Domain event ownership
Not every event belongs to an aggregate. Recognising the difference kept the domain honest.
Ledger uses a persist-first event-driven architecture. Events are persisted for audit, cross-module communication, and failure replay, but aggregates are reconstituted from database snapshots, not event streams. That distinction created a question: if events are not the source of truth for state, does every event still need to flow through an aggregate? The answer was no, and formalising that boundary prevented a category of modelling mistakes.
The orthodox position
In event-sourced systems, the aggregate is the sole source of events because the event stream is the state. Every fact about the system must originate from an aggregate method. The aggregate decided it happened, so the aggregate records it. Daniel Whittaker's CQRS walkthrough articulates this clearly: the command handler loads the aggregate, the aggregate executes the behavior and raises events, the handler persists them. No exceptions.

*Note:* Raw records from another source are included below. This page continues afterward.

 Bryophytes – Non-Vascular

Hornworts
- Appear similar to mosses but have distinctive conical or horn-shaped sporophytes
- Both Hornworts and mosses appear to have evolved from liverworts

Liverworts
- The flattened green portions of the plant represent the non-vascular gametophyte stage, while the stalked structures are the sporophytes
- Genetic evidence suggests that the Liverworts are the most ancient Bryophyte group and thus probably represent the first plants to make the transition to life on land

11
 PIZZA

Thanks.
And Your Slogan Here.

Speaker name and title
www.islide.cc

Where orthodoxy broke down
Ledger is not event-sourced. Events are persisted to a `domain_events` table via the EventBus, but aggregate state lives in Postgres and is rebuilt via `reconstitute()`, not by replaying events. This means events serve audit and integration, not as the authoritative state record. Forcing every event through an aggregate created two modelling problems that the orthodox model does not account for.

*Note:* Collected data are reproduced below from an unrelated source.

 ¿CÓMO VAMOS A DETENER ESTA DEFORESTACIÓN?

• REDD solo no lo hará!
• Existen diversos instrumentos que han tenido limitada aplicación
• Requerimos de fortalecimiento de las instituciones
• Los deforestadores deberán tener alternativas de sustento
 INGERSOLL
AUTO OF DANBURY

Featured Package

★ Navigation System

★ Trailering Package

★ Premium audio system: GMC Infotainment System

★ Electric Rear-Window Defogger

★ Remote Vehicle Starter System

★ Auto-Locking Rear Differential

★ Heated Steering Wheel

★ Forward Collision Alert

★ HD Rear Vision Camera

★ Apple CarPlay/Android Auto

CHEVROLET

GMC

| Event | Problem with aggregate ownership |
|---|---|
| LoginFailedEvent | No aggregate exists. The user was not found or the password was wrong. There is nothing to call addDomainEvent() on. |
| AccountDeletedEvent | The aggregate is being destroyed. Having a deleted aggregate raise its own death notice is a lifecycle contradiction. |
The two-pattern model
The resolution was to formalise two event ownership patterns based on a single question: does this event describe the aggregate's own state change? If yes, the aggregate raises it via `addDomainEvent()`. If no (the event spans aggregates, has no owning aggregate, or the aggregate is being destroyed) the handler dispatches it directly via `eventBus.dispatch()`. Both paths flow through the same EventBus and land in the same `domain_events` table.

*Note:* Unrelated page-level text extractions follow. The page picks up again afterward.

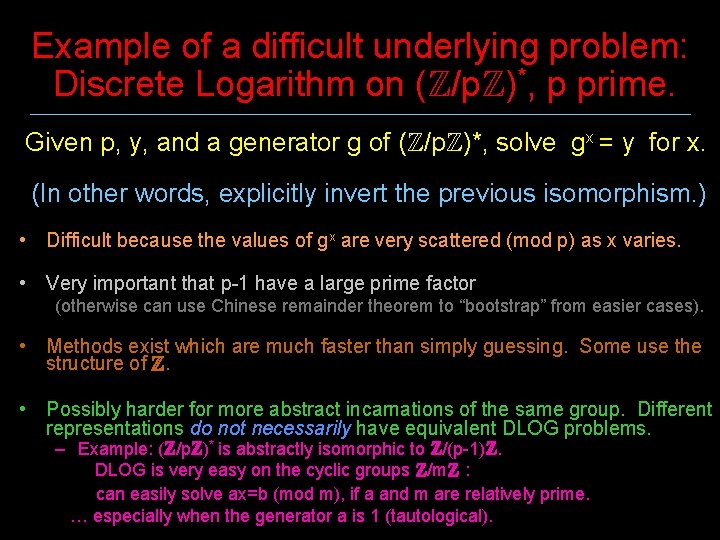 Example of a difficult underlying problem: Discrete Logarithm on $(\mathbb{Z}/p\mathbb{Z})^*$, p prime.

Given p, y, and a generator g of $(\mathbb{Z}/p\mathbb{Z})^*$, solve $g^x = y$ for x.

(In other words, explicitly invert the previous isomorphism.)

• Difficult because the values of $g^x$ are very scattered (mod p) as x varies.

• Very important that p-1 have a large prime factor (otherwise can use Chinese remainder theorem to "bootstrap" from easier cases).

• Methods exist which are much faster than simply guessing. Some use the structure of $\mathbb{Z}$.

• Possibly harder for more abstract incarnations of the same group. Different representations do not necessarily have equivalent DLOG problems.
– Example: $(\mathbb{Z}/p\mathbb{Z})^*$ is abstractly isomorphic to $\mathbb{Z}/(p-1)\mathbb{Z}$.
DLOG is very easy on the cyclic groups $\mathbb{Z}/m\mathbb{Z}$ :
can easily solve ax=b (mod m), if a and m are relatively prime.
… especially when the generator a is 1 (tautological).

| Event | Owner | Pattern |
|---|---|---|
| UserRegisteredEvent | User.register() | Aggregate-raised |
| UserProfileUpdatedEvent | UserProfile.updateName() / UserProfile.save() | Aggregate-raised |
| UserLoggedInEvent | User.loggedIn() | Aggregate-raised |
| MfaEnabledEvent | User.confirmMfa() | Aggregate-raised |
| MfaDisabledEvent | User.disableMfa() | Aggregate-raised |
| LoginFailedEvent | LoginUserHandler | Handler-dispatched |
| UserLoggedOutEvent | LogoutUserHandler | Handler-dispatched |
| AccountDeletedEvent | DeleteAccountHandler | Handler-dispatched |
Why not full event sourcing
Full event sourcing would resolve the ownership question by requiring every event to flow through an aggregate. But it also requires aggregate reconstitution from event replay, a message broker for reliable delivery and projection rebuilds, and snapshot strategies for long-lived aggregates. The infrastructure cost is not justified at this scale. The current architecture (persist-first event dispatch with database-backed aggregate state) provides the audit trail and cross-module decoupling benefits without the operational overhead. The IEventBus interface preserves the upgrade path if the system grows into it.